Exercise aim: Nothing outside the range is to be copied. From the entries below, reproduce exactly the lines starting at the one with "sexy Homosexuell Dominikus" and ending at the one with "Primeiro trem saiu às 9h06 da Estação Pirajá", without pictures.

Entries supplied:
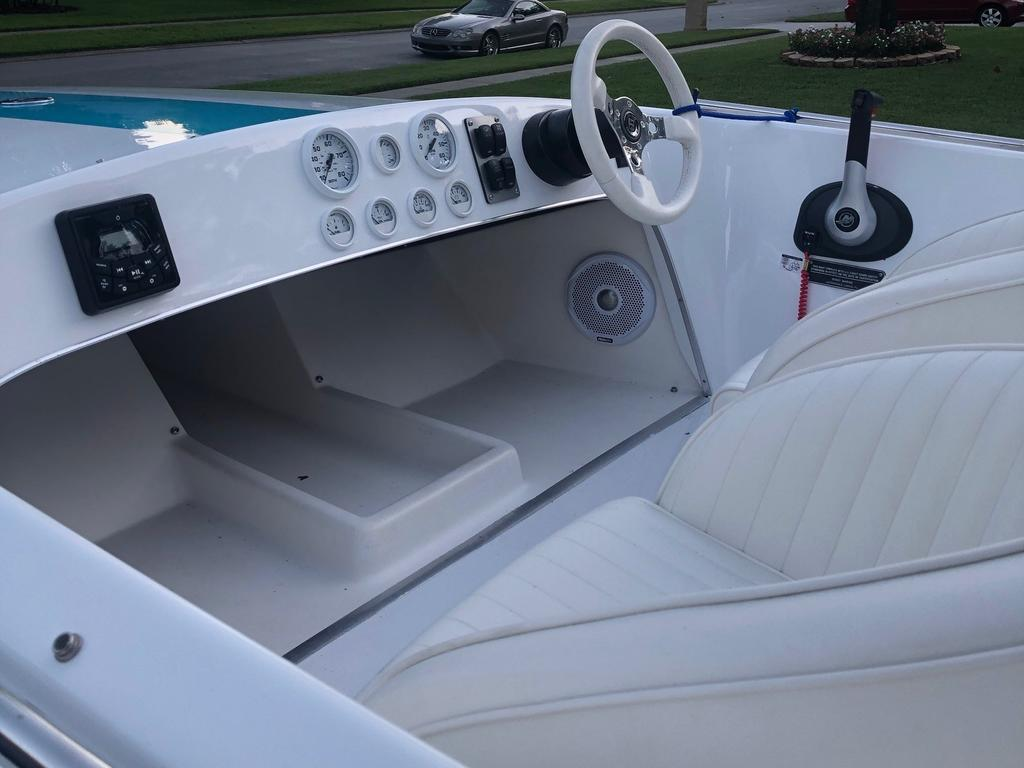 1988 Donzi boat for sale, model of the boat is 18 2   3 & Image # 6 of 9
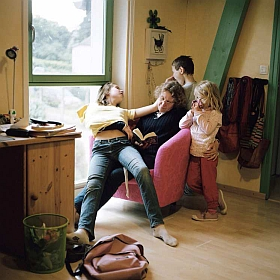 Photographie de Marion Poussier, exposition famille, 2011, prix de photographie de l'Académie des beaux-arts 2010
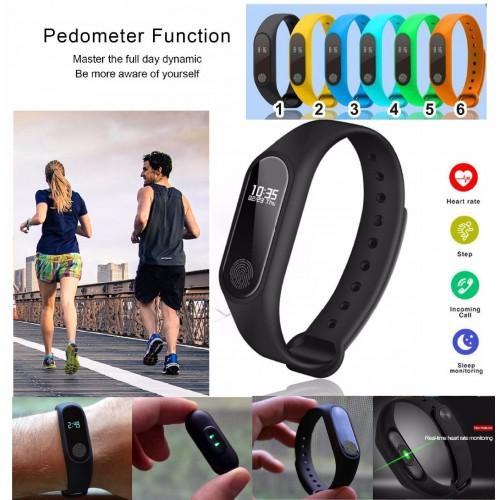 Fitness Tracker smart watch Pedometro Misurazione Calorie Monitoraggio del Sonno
...
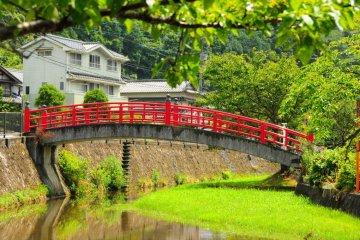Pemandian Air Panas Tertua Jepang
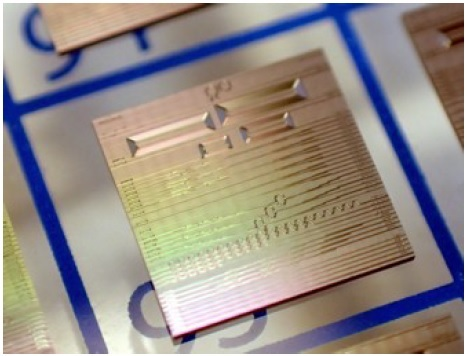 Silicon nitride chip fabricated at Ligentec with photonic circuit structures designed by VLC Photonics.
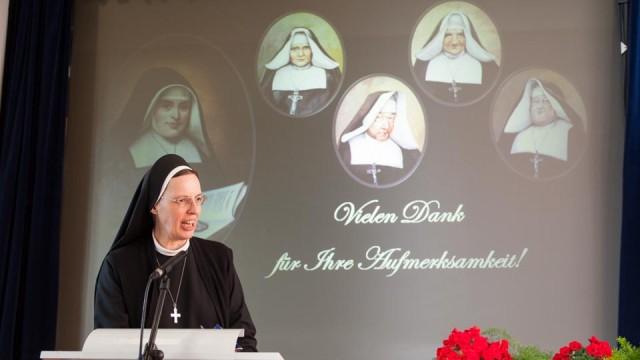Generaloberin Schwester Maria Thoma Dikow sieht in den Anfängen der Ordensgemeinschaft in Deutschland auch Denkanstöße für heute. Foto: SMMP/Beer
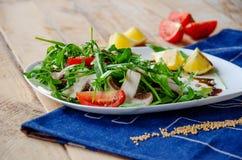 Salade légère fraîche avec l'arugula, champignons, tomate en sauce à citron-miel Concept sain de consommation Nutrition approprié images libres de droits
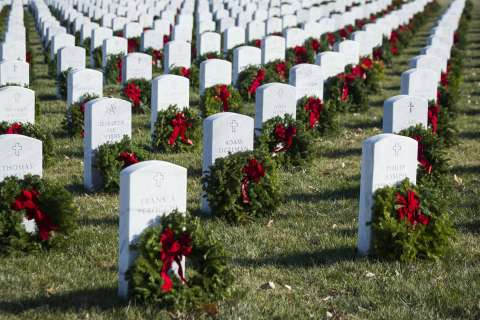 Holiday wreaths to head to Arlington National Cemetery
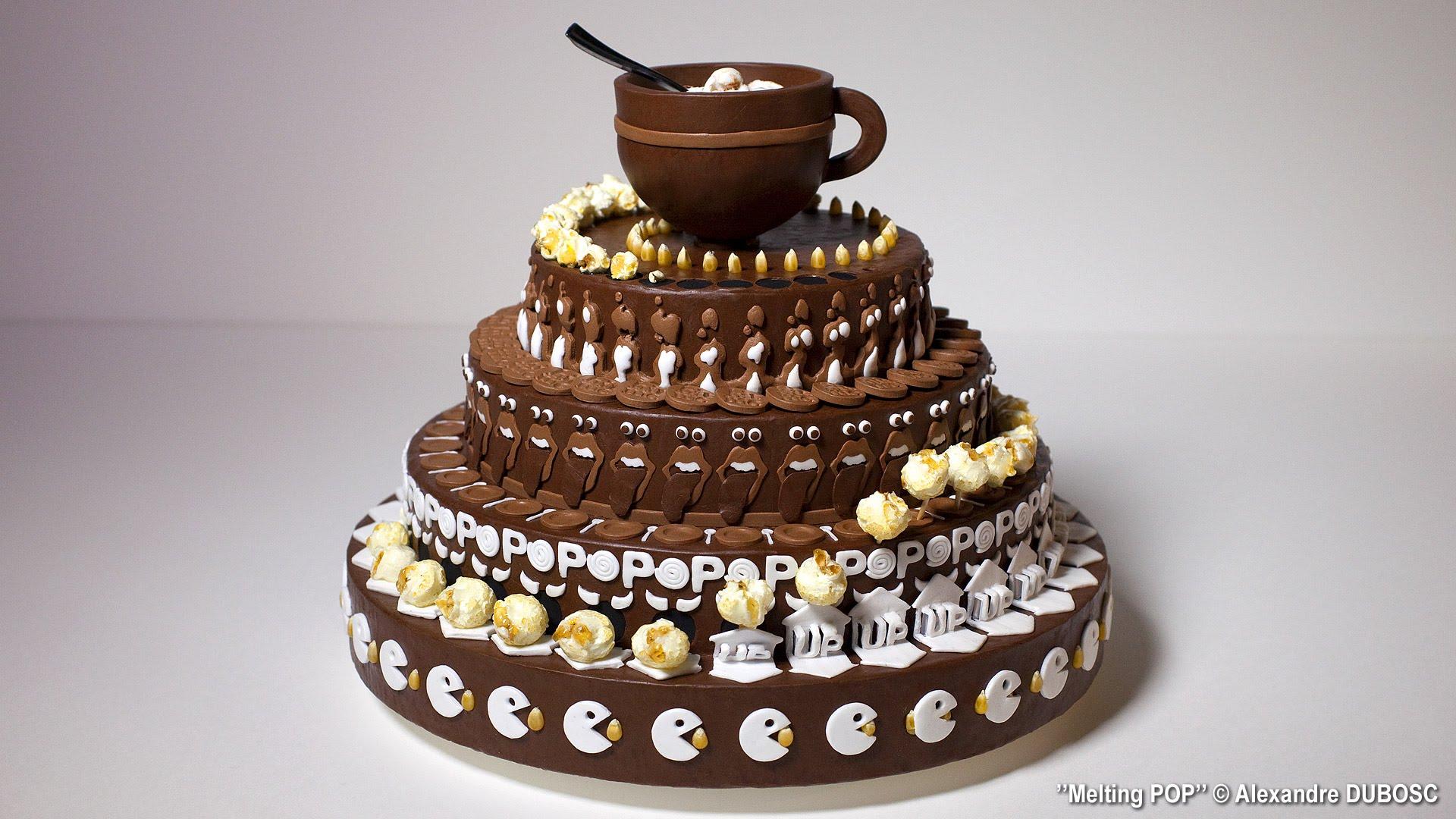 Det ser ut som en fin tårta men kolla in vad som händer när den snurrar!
==
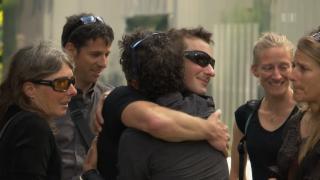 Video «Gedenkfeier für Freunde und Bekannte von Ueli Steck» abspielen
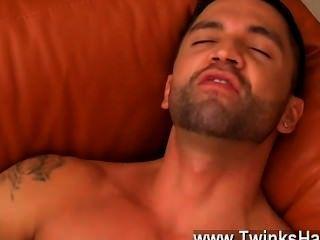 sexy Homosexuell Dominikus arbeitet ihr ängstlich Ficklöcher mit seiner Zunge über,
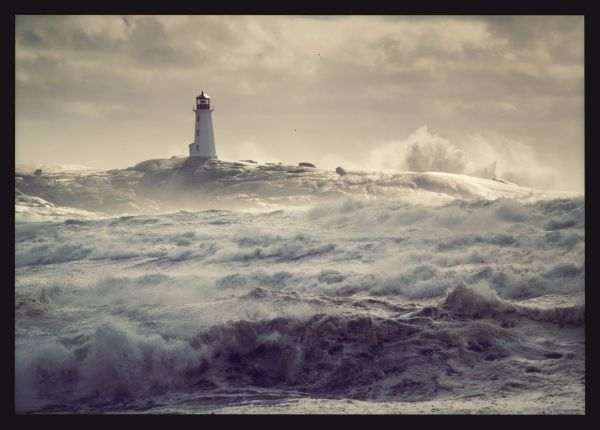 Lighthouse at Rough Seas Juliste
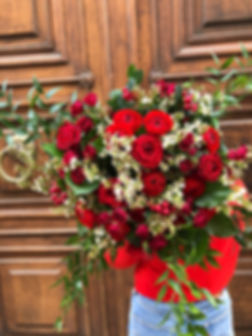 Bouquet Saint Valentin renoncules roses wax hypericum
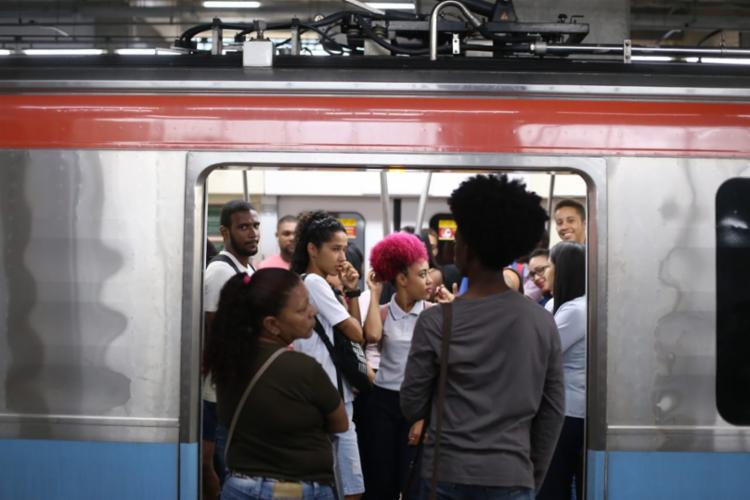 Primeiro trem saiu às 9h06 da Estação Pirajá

Solution for this problem:
 sexy Homosexuell Dominikus arbeitet ihr ängstlich Ficklöcher mit seiner Zunge über,
 Lighthouse at Rough Seas Juliste
 Bouquet Saint Valentin renoncules roses wax hypericum
 Primeiro trem saiu às 9h06 da Estação Pirajá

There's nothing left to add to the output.